According to the charges, Robicheaux and Riley attacked other women during that time. A woman in her mid-30s at the time met Robicheaux and Riley through a mutual acquaintance at a Halloween party in Newport Beach in October 2016, according to prosecutors. The pair are accused of drugging her drink with GHB and raping her after she passed out. She awoke during the assault, prosecutors said.
Another woman, in her early 20s, had dinner with Robicheaux in Newport Beach in April 2017 after they met on a dating app, prosecutors said. She told authorities that Riley showed up during the date and pretended to be Robicheaux’s friend, not a love interest. The woman said she went to a bar with them, where they plied her with alcohol and then took her to their home and sexually assaulted her while she was unconscious, prosecutors alleged. The woman awoke during the attack and locked herself in a bathroom for the night, officials said.
Another woman in her early 20s met the couple at a Fourth of July party in 2017, and she said she partied and drank with them on a boat a few days later. She told authorities the couple invited her to Robicheaux’s house, where the doctor raped her.

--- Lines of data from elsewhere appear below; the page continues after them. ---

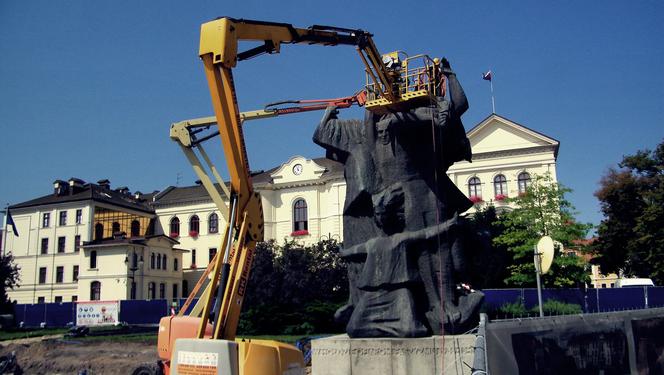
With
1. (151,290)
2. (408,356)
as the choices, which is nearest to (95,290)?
(151,290)

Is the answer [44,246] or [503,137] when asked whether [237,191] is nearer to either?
[503,137]

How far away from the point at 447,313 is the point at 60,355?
19.7 metres

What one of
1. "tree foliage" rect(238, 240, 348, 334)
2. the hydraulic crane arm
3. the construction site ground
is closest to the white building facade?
"tree foliage" rect(238, 240, 348, 334)

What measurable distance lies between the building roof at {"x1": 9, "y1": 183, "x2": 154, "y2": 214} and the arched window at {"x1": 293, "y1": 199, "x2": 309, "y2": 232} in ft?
55.2

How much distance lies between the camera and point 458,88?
11.2 m

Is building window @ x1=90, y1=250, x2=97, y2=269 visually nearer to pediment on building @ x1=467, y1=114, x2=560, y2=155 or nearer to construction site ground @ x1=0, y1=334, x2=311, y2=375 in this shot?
construction site ground @ x1=0, y1=334, x2=311, y2=375

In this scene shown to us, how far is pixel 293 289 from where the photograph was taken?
38344 mm

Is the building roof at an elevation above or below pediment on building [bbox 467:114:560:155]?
below

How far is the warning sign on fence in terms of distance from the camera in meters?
40.5

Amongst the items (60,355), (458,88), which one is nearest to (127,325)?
(60,355)

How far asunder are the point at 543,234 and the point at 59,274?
4700 centimetres

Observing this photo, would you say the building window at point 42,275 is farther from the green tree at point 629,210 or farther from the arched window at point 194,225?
the green tree at point 629,210

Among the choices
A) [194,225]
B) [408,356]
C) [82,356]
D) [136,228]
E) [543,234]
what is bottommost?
[82,356]

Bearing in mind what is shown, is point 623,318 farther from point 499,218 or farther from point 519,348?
point 499,218
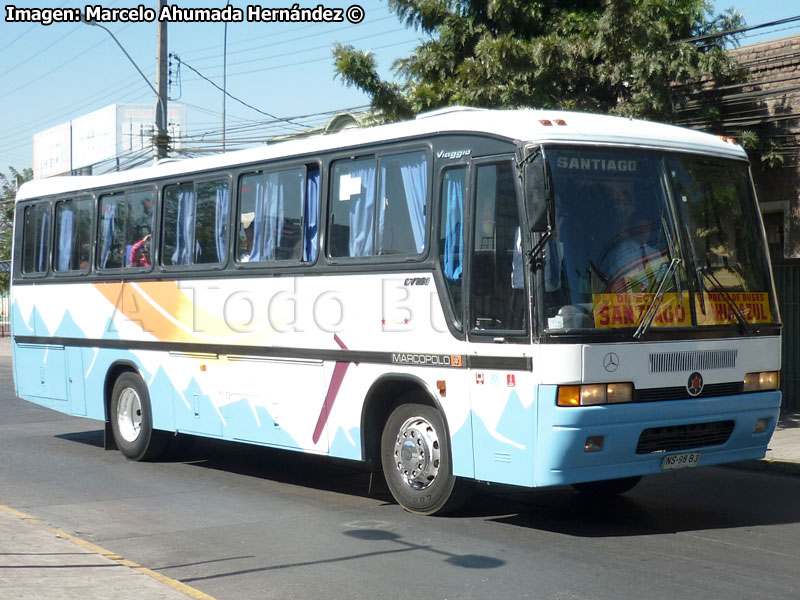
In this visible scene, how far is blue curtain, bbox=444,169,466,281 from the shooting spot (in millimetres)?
8547

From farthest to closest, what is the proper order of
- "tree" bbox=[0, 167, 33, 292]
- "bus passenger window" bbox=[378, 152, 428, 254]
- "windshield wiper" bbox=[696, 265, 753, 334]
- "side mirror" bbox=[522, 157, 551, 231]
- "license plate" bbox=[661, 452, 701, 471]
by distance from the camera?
"tree" bbox=[0, 167, 33, 292], "bus passenger window" bbox=[378, 152, 428, 254], "windshield wiper" bbox=[696, 265, 753, 334], "license plate" bbox=[661, 452, 701, 471], "side mirror" bbox=[522, 157, 551, 231]

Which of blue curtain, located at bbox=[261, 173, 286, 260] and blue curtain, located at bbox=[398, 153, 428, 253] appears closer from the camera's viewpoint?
blue curtain, located at bbox=[398, 153, 428, 253]

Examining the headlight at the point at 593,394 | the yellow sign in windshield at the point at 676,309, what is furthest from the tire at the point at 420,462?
the yellow sign in windshield at the point at 676,309

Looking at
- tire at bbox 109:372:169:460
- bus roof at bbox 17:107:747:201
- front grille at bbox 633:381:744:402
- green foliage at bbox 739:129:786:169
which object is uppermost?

As part of that investigation, police searched Robicheaux’s home in January 2018.
The search turned up large quantities of illegal drugs, including GHB, MDMA and cocaine, along with two illegal, unregistered assault rifles, four other firearms and several large-capacity magazines, prosecutors said.
But no arrests occurred for nine months.
Spitzer, who was running against Rackauckas in the district attorney’s election when the couple were arrested in the fall, obtained the January search warrant in the case and accused the incumbent prosecutor of failing to act.
That move led Rackauckas to accuse Spitzer of leaking a sealed court document. An alleged victim identified as only Jane Doe No. 5 asked the judge to find Spitzer — who was then an Orange County supervisor — in contempt of court for distributing the affidavit to members of the media.
Spitzer said he obtained the search warrant as a public record before it was sealed Sept. 11. The contents already had been published by The Times. A judge rescinded an initial order forbidding the media from publishing its contents.